::: Available records :::

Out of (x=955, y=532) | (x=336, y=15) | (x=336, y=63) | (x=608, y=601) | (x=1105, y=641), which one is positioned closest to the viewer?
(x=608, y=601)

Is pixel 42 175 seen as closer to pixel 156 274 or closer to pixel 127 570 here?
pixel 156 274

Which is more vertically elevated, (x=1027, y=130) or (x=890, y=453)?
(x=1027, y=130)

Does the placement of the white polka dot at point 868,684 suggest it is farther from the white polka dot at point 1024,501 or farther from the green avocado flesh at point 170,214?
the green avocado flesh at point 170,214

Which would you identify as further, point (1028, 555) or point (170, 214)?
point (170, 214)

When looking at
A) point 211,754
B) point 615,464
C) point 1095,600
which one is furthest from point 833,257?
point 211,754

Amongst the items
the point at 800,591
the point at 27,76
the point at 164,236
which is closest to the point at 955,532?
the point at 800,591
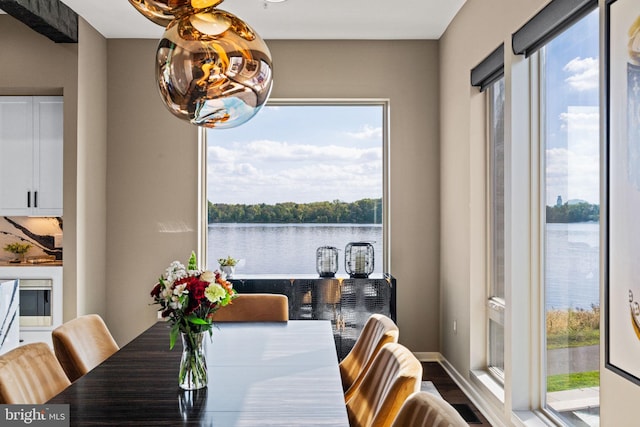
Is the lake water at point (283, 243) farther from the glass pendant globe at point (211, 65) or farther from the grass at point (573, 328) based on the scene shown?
the glass pendant globe at point (211, 65)

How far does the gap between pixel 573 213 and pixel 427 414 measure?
172cm

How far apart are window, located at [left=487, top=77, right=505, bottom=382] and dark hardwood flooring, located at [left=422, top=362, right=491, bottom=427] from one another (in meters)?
0.28

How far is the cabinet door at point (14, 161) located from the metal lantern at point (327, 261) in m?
2.39

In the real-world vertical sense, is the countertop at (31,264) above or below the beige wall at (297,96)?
below

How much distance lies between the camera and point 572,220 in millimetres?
2811

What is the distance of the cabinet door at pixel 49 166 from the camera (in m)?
4.58

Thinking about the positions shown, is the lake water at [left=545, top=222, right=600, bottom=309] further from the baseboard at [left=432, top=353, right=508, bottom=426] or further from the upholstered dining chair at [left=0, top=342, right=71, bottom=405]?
the upholstered dining chair at [left=0, top=342, right=71, bottom=405]

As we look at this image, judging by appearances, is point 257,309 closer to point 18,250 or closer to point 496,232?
point 496,232

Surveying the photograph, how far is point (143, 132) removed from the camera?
5035 mm

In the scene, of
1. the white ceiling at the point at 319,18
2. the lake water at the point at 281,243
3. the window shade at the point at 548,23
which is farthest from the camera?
the lake water at the point at 281,243

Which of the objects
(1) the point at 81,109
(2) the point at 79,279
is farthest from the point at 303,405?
(1) the point at 81,109

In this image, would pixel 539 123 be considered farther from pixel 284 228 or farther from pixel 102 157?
pixel 102 157

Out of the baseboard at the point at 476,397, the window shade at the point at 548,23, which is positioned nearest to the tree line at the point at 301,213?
the baseboard at the point at 476,397

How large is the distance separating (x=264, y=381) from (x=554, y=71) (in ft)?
7.15
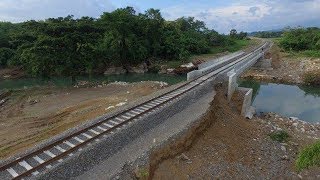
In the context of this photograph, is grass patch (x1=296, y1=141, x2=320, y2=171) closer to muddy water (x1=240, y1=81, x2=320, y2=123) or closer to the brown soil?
the brown soil

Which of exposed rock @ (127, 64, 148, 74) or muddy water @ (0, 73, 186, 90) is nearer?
muddy water @ (0, 73, 186, 90)

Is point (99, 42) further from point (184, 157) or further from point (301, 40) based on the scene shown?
point (301, 40)

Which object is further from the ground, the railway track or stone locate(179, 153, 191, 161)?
the railway track

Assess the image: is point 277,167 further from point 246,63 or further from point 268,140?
point 246,63

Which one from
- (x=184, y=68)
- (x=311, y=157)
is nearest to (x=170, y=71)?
(x=184, y=68)

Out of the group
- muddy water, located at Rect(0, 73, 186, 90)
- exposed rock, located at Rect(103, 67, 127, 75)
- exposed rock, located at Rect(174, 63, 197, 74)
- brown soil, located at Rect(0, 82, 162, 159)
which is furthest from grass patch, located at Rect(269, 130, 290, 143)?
exposed rock, located at Rect(103, 67, 127, 75)

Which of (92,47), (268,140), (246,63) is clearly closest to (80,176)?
(268,140)
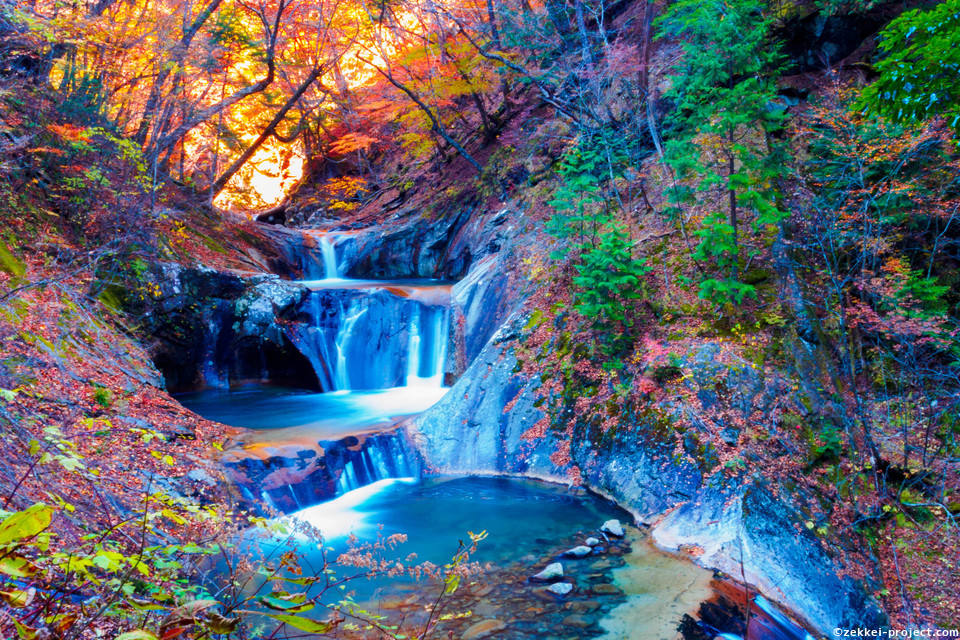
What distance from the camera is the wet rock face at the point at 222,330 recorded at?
40.2 ft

:::

Make an exact copy of the lines above, starting at the line that contains "Which one from" and running through the final line of the entries. Omit the pictures.

Response —
Which one from
- (x=184, y=68)
- (x=311, y=157)
is nearest to (x=170, y=71)?
(x=184, y=68)

Out of the group
- muddy water, located at Rect(0, 73, 186, 90)
- exposed rock, located at Rect(103, 67, 127, 75)
- exposed rock, located at Rect(174, 63, 197, 74)
- brown soil, located at Rect(0, 82, 162, 159)
which is furthest from grass patch, located at Rect(269, 130, 290, 143)?
exposed rock, located at Rect(103, 67, 127, 75)

Which of (92,47), (268,140), (246,63) is clearly closest to (80,176)?
(268,140)
What distance from the camera is the wet rock face at the point at 222,330 recorded at?
40.2 ft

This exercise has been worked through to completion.